Liquid AI LEAP Flutter Plugin #

A Flutter plugin for on-device AI inference using Liquid AI's LEAP SDK. Run Liquid Foundation Models (LFM) directly on iOS and Android devices with no cloud dependencies.

pub package License: MIT

Why this plugin? #

This supports GGUF models! Compared to LiteRT or ONNX GenAI, this give access to a much larger range of models.

Features #

  • 🚀 On-device inference - Run AI models locally without internet
  • 💬 Streaming responses - Real-time token-by-token output
  • 🖼️ Multimodal support - Text, images, and audio inputs
  • 🔧 Function calling - Let models call your app's functions
  • 📝 Constrained generation - JSON schema validation for structured output
  • 📦 Automatic model management - Download, cache, and manage models

Supported Models #

The plugin supports models from LiquidAI but also any GGUF model!

Liquid AI Models #

LFM2- Multimodal Models from liquid AI LEAP.

GGUF Models #

More about GGUF.

Note: The SDK now recommends using GGUF models instead of ExecuTorch bundles.

Tested models

These models have been successfully tested for on-device inference using the plugin.

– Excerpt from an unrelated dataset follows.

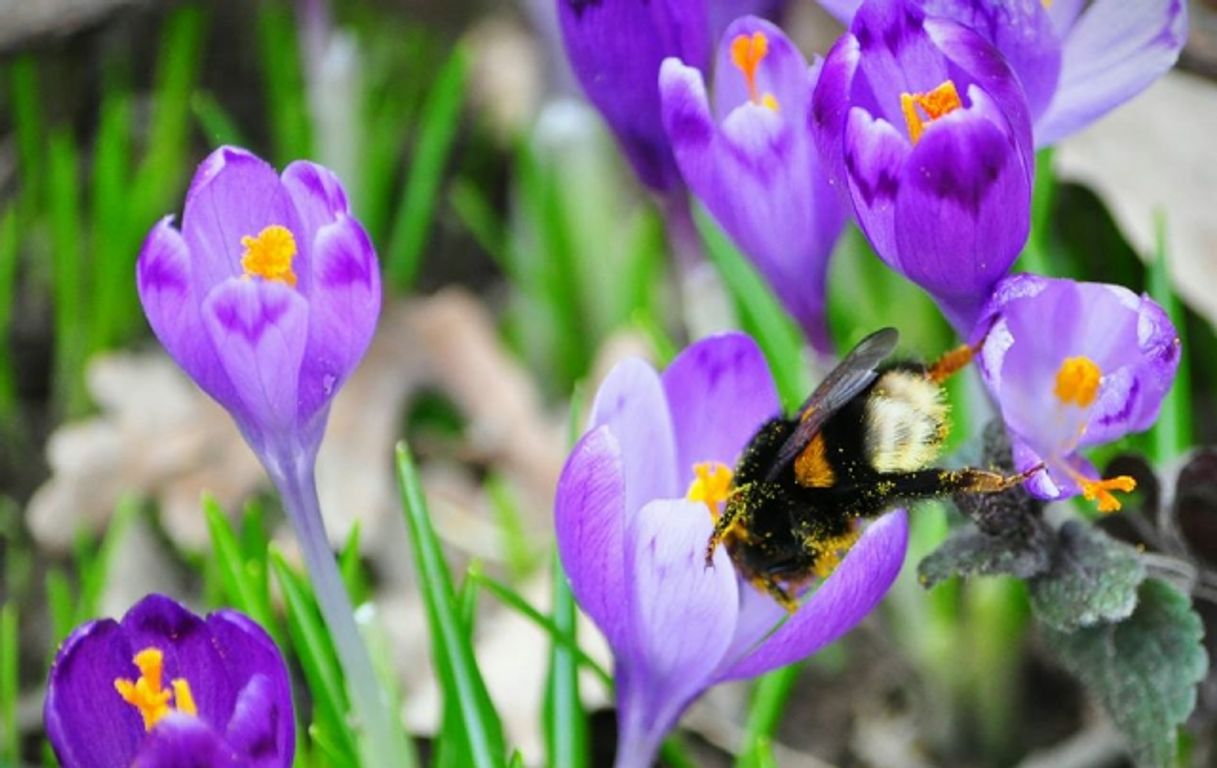 Фіолетова казка на Закарпатті: у дендропарку зацвів шафран – неймовірні фото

Model Parameters Quantizations Capabilities
LFM2-VL-1.6B 1.6B Q8_0 (bundle) Text, Vision
LFM2-VL-3B 3B Q8_0 (bundle) Text, Vision
LFM2-VL-3B-GGUF 3B Q4_0 Text, Vision
Qwen3-VL-2B 2B Q4_K_M Text, Vision
GLM-Edge-V-2B 1.6B Q4_K_M Text, Vision
Qwen2-VL-2B 2B Q5, Q4 Text, Vision
InternVL3-2B 1.8B Q4_K_M Text, Vision
Omni-Reasoner-2B 1.5B Q4_0 Text, Vision
Granite-Vision-3.2-2B 2.5B Q4_K_M Text, Vision

Requirements #

iOS #

  • iOS 15.0+
  • Xcode 15.0+
  • Swift 5.9+
  • Physical device recommended (3GB+ RAM)

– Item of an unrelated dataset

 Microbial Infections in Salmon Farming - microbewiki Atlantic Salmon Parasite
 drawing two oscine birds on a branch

Un-tested: if you have, let me know.

Android #

  • API 31+ (Android 12)
  • arm64-v8a ABI
  • Physical device recommended (3GB+ RAM)

Tested on a Pixel 8a

Installation #

Add this to your package's pubspec.yaml:

dependencies:
  liquid_ai_leap: ^0.1.0

Then run:

flutter pub get

Quick Start #

1. Initialize and Load a Model #

import 'package:liquid_ai_leap/liquid_ai_leap.dart';

// Create plugin instance
final leap = LiquidAiLeap();

// Load a model (downloads if not cached)
final modelRunner = await leap.loadModel(
  model: 'LFM2-1.2B',
  quantization: 'Q5_K_M',
  onProgress: (progress, bytesPerSecond) {
    print('Downloading: ${(progress * 100).toStringAsFixed(1)}%');
  },
);

Note: The loadModel will search Leap models library using model and quantization parameters. During testing this was found to be somewhat unrialiable. If you are having issues with the auto-download like me, use the downloadModel method to download the model first, then use the loadModel method to load the model. downloadModel uses the url parameter to download the model (.bundle or .gguf) from Hugging Face for example.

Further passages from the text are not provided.